::: Data rows

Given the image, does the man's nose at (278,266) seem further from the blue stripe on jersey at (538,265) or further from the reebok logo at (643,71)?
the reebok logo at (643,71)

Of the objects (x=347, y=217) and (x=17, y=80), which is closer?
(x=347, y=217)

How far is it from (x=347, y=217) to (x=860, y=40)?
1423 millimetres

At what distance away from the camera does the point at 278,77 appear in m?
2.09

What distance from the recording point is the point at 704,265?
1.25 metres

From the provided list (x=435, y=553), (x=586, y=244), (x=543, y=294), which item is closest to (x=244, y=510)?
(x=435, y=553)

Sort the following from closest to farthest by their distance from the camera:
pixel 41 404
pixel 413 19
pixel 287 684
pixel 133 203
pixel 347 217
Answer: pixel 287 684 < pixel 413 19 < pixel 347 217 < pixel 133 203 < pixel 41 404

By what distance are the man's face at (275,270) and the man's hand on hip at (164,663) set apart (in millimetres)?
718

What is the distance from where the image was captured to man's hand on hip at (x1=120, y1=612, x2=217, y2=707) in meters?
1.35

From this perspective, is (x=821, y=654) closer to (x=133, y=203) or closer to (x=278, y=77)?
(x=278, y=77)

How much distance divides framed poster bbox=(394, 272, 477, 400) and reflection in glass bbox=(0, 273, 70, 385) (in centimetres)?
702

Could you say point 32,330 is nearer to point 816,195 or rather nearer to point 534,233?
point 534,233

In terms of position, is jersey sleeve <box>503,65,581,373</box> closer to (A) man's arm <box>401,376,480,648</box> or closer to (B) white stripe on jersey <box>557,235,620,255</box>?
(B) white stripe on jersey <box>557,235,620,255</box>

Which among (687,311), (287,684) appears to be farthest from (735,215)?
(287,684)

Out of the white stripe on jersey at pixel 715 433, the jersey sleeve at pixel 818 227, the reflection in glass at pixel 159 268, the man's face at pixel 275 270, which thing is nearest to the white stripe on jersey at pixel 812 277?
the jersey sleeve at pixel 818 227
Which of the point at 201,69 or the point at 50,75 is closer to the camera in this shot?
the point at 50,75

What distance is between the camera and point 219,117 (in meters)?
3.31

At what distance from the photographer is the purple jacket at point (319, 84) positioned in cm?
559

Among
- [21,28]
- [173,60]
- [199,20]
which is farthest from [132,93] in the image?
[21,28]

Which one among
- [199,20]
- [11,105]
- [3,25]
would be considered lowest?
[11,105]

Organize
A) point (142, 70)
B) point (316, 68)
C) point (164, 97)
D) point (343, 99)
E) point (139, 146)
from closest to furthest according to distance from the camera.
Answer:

::::::

Task details. Copy every entry above line by line, changing nothing.

Exercise output.
Given the image, does the man's nose at (278,266) seem further from the blue stripe on jersey at (538,265) or further from the reebok logo at (643,71)?
the reebok logo at (643,71)

Of the objects (x=347, y=217) and (x=17, y=80), which is closer?
(x=347, y=217)

How far is it from (x=347, y=217) to (x=860, y=40)?
1423 millimetres

At what distance away from the camera does the point at 278,77 appear in m?
2.09

What distance from the recording point is the point at 704,265?
1.25 metres

From the provided list (x=435, y=553), (x=586, y=244), (x=543, y=294), which item is closest to (x=244, y=510)?
(x=435, y=553)

Sort the following from closest to farthest by their distance from the camera:
pixel 41 404
pixel 413 19
pixel 287 684
pixel 133 203
pixel 347 217
Answer: pixel 287 684 < pixel 413 19 < pixel 347 217 < pixel 133 203 < pixel 41 404

By what distance are the man's face at (275,270) and the man's hand on hip at (164,663) set apart (in millimetres)?
718

What is the distance from where the image was captured to man's hand on hip at (x1=120, y1=612, x2=217, y2=707) in meters?
1.35

From this perspective, is (x=821, y=654) closer to (x=133, y=203) or closer to (x=278, y=77)?
(x=278, y=77)

How much distance divides framed poster bbox=(394, 272, 477, 400) and reflection in glass bbox=(0, 273, 70, 385) (in centimetres)?
702

Could you say point 32,330 is nearer to point 816,195 or rather nearer to point 534,233?
point 534,233

In terms of position, is jersey sleeve <box>503,65,581,373</box> closer to (A) man's arm <box>401,376,480,648</box> or closer to (B) white stripe on jersey <box>557,235,620,255</box>?
(B) white stripe on jersey <box>557,235,620,255</box>

Which among (687,311), (287,684) appears to be farthest from (735,215)?
(287,684)

Out of the white stripe on jersey at pixel 715 433, the jersey sleeve at pixel 818 227, the reflection in glass at pixel 159 268, the man's face at pixel 275 270, which thing is nearest to the white stripe on jersey at pixel 812 277?
the jersey sleeve at pixel 818 227
Which of the point at 201,69 or the point at 50,75 is closer to the camera in this shot?
the point at 50,75

What distance is between the camera and point 219,117 (in meters)?
3.31

At what distance from the photographer is the purple jacket at point (319, 84) positioned in cm?
559

Among
- [21,28]
- [173,60]
- [199,20]
which is farthest from [132,93] in the image?
[21,28]

Which one among
- [199,20]
- [11,105]
- [3,25]
would be considered lowest?
[11,105]

Organize
A) point (142, 70)
B) point (316, 68)
C) point (164, 97)
D) point (343, 99)
E) point (139, 146)
from closest to furthest according to distance from the camera.
Answer:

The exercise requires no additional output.